With the ongoing Coronavirus pandemic, the general interest in knowing more about viruses has increased manifold. Being from a life science background, I find it extremely interesting and important that many people are eager to know about viruses. These invisible entities have caused havoc and brought the entire world to a standstill. No one could have imagined few months back that somewhere in a remote corner of the world in China, a virus will enter the human body and start a chain reaction which will threaten the stability of the world and set a pandemic. Come to think of this, these are microscopic, even tinier than a bacteria and logically should not stand a chance in their fight with more complex multicellular human beings. But it is wrong to equate the size with might. When you think of some of the worst epidemics/pandemics in history, the top names are undoubtedly Spanish flu, AIDS, SARS, Ebola etc. What is common between these are that they all are viral. Viruses, the acellular, nonliving thing if outside the host’s cells, are biologically the most successful inhabitants. So, what is it that makes these nanoscopic things so resilient and triumphant? To know the answer, let us first understand it’s structure.
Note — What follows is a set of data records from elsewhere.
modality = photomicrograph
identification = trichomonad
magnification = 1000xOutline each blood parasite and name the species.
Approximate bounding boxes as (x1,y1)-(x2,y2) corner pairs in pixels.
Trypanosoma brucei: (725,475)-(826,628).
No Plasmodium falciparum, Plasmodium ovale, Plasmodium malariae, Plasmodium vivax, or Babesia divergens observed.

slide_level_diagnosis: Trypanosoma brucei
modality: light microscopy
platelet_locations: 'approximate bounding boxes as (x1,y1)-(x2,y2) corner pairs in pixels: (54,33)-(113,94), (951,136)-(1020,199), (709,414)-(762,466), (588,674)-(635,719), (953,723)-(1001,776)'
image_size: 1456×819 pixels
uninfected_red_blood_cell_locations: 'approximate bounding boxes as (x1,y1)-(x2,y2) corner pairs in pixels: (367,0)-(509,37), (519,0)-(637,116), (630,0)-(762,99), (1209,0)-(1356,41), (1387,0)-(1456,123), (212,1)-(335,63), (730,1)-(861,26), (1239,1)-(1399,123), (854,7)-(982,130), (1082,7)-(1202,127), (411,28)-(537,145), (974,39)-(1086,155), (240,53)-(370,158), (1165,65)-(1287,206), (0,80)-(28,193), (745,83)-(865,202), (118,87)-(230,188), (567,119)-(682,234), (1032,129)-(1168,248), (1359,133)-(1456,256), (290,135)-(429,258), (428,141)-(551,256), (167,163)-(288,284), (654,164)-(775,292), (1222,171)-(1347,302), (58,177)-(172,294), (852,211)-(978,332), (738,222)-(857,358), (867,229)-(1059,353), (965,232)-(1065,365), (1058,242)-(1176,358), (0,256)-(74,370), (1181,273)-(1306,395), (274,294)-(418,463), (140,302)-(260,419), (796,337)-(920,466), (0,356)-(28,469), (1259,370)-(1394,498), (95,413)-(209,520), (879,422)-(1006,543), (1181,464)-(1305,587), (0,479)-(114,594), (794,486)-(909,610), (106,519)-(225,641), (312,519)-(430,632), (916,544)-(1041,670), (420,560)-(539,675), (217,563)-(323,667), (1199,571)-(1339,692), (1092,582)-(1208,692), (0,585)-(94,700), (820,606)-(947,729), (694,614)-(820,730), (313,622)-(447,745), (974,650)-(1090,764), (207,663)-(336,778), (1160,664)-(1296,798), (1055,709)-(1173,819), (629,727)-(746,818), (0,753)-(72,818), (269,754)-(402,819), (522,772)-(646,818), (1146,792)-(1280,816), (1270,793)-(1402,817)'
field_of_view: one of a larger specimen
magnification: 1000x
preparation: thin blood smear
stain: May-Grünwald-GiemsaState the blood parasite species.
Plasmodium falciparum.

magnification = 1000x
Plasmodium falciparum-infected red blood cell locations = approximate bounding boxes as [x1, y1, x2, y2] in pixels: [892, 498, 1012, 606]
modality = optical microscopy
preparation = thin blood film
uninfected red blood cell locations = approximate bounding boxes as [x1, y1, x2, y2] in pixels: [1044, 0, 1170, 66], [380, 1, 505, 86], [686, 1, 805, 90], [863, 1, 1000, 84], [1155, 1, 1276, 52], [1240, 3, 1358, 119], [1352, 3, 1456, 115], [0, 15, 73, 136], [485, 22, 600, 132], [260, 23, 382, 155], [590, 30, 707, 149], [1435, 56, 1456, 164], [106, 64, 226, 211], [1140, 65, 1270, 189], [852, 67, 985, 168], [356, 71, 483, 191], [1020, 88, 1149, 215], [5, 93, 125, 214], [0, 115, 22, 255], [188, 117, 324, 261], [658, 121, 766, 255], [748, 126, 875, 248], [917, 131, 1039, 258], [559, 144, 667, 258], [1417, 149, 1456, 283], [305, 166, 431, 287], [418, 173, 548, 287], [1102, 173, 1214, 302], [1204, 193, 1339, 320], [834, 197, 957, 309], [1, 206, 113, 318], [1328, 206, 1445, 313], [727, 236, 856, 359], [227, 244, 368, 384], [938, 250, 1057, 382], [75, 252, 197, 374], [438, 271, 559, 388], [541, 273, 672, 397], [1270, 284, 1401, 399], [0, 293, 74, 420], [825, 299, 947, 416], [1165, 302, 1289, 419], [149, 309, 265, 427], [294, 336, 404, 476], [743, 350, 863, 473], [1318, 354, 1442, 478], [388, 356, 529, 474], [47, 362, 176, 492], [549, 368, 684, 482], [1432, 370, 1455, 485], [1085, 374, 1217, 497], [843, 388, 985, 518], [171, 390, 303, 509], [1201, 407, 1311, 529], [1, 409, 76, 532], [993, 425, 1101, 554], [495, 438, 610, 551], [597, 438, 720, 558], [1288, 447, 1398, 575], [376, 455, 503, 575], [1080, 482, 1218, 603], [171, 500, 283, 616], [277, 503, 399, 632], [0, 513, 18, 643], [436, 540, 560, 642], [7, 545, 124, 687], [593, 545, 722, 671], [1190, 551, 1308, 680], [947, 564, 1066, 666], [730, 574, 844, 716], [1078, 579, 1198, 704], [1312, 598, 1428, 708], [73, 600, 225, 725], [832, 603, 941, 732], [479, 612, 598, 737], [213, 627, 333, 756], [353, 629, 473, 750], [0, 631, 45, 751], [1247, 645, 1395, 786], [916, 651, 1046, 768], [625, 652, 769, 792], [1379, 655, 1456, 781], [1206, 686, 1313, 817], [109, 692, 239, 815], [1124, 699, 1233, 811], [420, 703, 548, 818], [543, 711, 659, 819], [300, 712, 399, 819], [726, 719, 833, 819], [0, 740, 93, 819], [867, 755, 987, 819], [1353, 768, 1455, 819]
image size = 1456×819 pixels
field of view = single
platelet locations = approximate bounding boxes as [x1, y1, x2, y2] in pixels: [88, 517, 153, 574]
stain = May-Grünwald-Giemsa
We all have some idea about the cells, somewhat their structure too that we learnt back in school. The cells we humans have or most macro-organisms we see around or we know of, have a nucleus-the house of the genetic material, many other membranous and non-membranous organelles in the cytoplasm that coordinate with each other and all of these are enclosed in an outer envelope called a cell membrane. The bacterial cell is simpler as it has no nucleus but of course genetic material, no membranous organelles in the cytoplasm and all this is enclosed in the outer cell membrane. Plants, bacteria and fungi have cell walls additionally. The structure of a virus is even simpler and traditionalist than a bacterial cell. It has genetic material, mostly RNA (Ribonucleic acid), very few having DNA (Deoxyribonucleic acid) which is mostly single and rarely double-stranded, wrapped in a proteinaceous sheath. This sheath is called capsid and protects the most important molecule i.e. the genetic material which is the blueprint for formation of more similar miniscule types. Capsid is enclosed in the outer membranous coat called envelope. Envelope is mostly made up of lipid bilayer, the same chemical that makes cellular membranes of all the organisms. Envelope has some protruding spike like structures which are very useful in making attachment and then entry into the host cell. Structurally viruses are very rudimentary and conservative. The following image gives a fair idea about the structure and size of the mentioned cells.
Whereas the cells have the inbuilt apparatus and mechanisms to form their copies and propagate the numbers on their own, viruses don’t. They don’t show growth and development, unlike the cellular forms. They just have the genetic material but no assisting equipments in their structure that converts the blueprint into more similar types. So how do the viruses multiply, how do they rapidly increase their numbers in the absence of inbuilt equipments?
Viruses are covetous. They enter the hosts through various portals of entry that may be oral, ocular, nasal or others, land on their cells, attach to them with spikes, dissolve the cell membrane and inject their capsid into the host cell’s interior. So the genetic material of virus is the only single molecule that is now inside the host cell. This lone, vigorous molecule is the most important commander to begin the army of millions and trillions of its type. It hijacks the host’s cellular machinery, instructs the cell to form the viral genes and proteins, gets assembled as a new unit, destroys the cell and moves out to infect and repeat the process in the other cells of the body. Someone smaller than everything else around with just a genetic material, close to nothing else in the uncomplicated structure, no integral machinery to reproduce, takes over its much larger host and makes it servient in no given time. It fools the host to reproduce its types to remain viable and spread further. They are the tiniest but undoubtedly the meanest of the lot. This absolutely opportunistic behavior makes a virus biologically successful.
Viral epidemics have been and still are comparatively difficult to curb than the ones caused by other infectious agents as bacteria, protozoa or fungi. Viral diseases are more life threatening. Why containing a viral epidemic is an arduous task and creating its vaccine is even more. It is comparably undemanding to come up with a vaccine for other epidemics but viral. Vaccines are weakened formulations of a pathogen to activate specific antibody production. The host’s immune response to a pathogen is release of related antibodies to fasten with and make it inoperative. The attack of the pathogen triggers the formation of larger number of similar antibodies to take care of the infection. The chemical structure of genetic material of a virus poses a big challenge in the vaccine creation. RNA being single stranded molecule with a ribose sugar is chemically highly unstable and so is more prone to mutations. The constantly changing structure is a big hindrance in vaccine production but gives an evolutionary advantage to the virus. The pathways and capacities for viral research are also more stringent, complex and big budgeted being highly pathogenic nature of viruses. By the time the complete genome is sequenced, solutions made keeping that genetic structure in mind, the virus has mutated rendering the vaccine response inactive! Rightly so viruses cause increased anxiety in one’s mind than other pathogens.
Something seemingly insignificant because of miniscule size, not evolved much structurally and functionally but makes its presence felt, causes a global havoc, has fulfilled its existence and role in nature. Indeed virus is the most successful inhabitant amongst miscellany of beings on earth.